Alıştırmalar>
1/ Okuma parçasında "Bu yılın ilk" ifadesinden "yönetmeliği yürürlüğe sokulabiliyor." ifadesine kadar uzanan bölümü kelimesi kelimesine aktarın.
2/ Okuma parçasındaki "Her gün onlarca benzer haberle karşı karşıya kalıyor, kimi zaman kadın hikayelerinin gündeme bile giremeden yaşanıp bittiğini görüyoruz." cümlesini İngilizceye çevirin.

Okuma Parçası>
++++++
Ekmek biter, gül kurur mu?
Fotoğraf: Envato
Zonguldak’ta kadın öğrencilere aydınlatması yok, tehlikesi çok yurt ortamında korku dolu günler geçirten zihniyet, iki kadın öğrencinin yurttan kaçırılmasına kadınlar tepki gösterince “Kuyruk sallamasaydınız” diyebiliyor.
Büyük otellerin şaşaalı salonlarında gerçekleştirilen 11 Ekim Dünya Kız Çocukları Günü “kutlamaları”na onur konuğu olarak davet edilen Fatma Şahin’in Antepi’nde ekmek parası için günü birlik çalışan ve 9 aylık bebeği yalnız başına çadırda bırakmak zorunda kalan ailenin bebeğine tecavüz edilebiliyor. AFAD’a bağlı Nizip Mülteci Kampında 30 çocuk, Islahiye Mülteci Kampında yaşları 4 ila 8 arasında değişen Suriyeli 5 çocuk yol kenarında herkesin gözü önünde defalarca cinsel istismara uğrayabiliyor. Yoksulluk yüzünden okula gitmeyen kız çocukları evde anneleriyle elleri parçalanıncaya kadar fıstık kırarken, kız çocukları bir yıllık ev kirasına 70 yaşındaki adamlara satılırken konuşmalar devam edebiliyor.
Bu yılın ilk sekiz ayında en az 70, eylül ayında ise en az 10 kadın işçi iş cinayetlerinde yaşamını yitirirken, olağanüstü hal gerekçesiyle işçilerin güvenliğini ve sağlığını korumak için atılacak adımları içeren yasa tasarısı rafa kaldırılıp, kadınları ömürleri boyunca geçici, güvencesiz iş ilişkisine mahkum edecek kiralık işçilik yönetmeliği yürürlüğe sokulabiliyor.
İstanbul’da 3 yıl önce boşanmak istediği adamın silahlı saldırısında annesini kaybeden, kendisi de ağır yaralı kurtulan kadın, kendisi yerine “yanlışlıkla” katili koruma altına alan devletten 185 bin lira tazminat kazanıyor ama devlet, “Bütçemiz yok, icra takibi başlatın” diyebiliyor. Bu sırada Pendik’te 35 yaşında bir kadın sokak ortasında 10 yıl önce boşandığı adam tarafından herkesin gözü önünde defalarca bıçaklanarak öldürülebiliyor.
Soma’da 301 madencinin yaşamını yitirdiği facia ile ilgili davada Patron Can Gürkan’ın avukatı, Müge Anlı’dan katliamda patronun bir “suçunun olmadığı”nı kanıtlamak için yardım isteyebiliyor.
Her gün onlarca benzer haberle karşı karşıya kalıyor, kimi zaman kadın hikayelerinin gündeme bile giremeden yaşanıp bittiğini görüyoruz. Oysa önünü arkasını, nedenini çözümünü konuşmadan, tartışmadan, sadece seyirci kalmamız beklenerek yaşadığımız bizim hayatımızın ta kendisi.
++++++
Veri Bölümü>

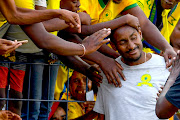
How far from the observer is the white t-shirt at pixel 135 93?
14.9ft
++++++
Görev Sonuçları>
1/
Bu yılın ilk sekiz ayında en az 70, eylül ayında ise en az 10 kadın işçi iş cinayetlerinde yaşamını yitirirken, olağanüstü hal gerekçesiyle işçilerin güvenliğini ve sağlığını korumak için atılacak adımları içeren yasa tasarısı rafa kaldırılıp, kadınları ömürleri boyunca geçici, güvencesiz iş ilişkisine mahkum edecek kiralık işçilik yönetmeliği yürürlüğe sokulabiliyor.

2/ Every day we are confronted with dozens of similar news stories, and at times we see women's stories unfold and end without even making it onto the agenda.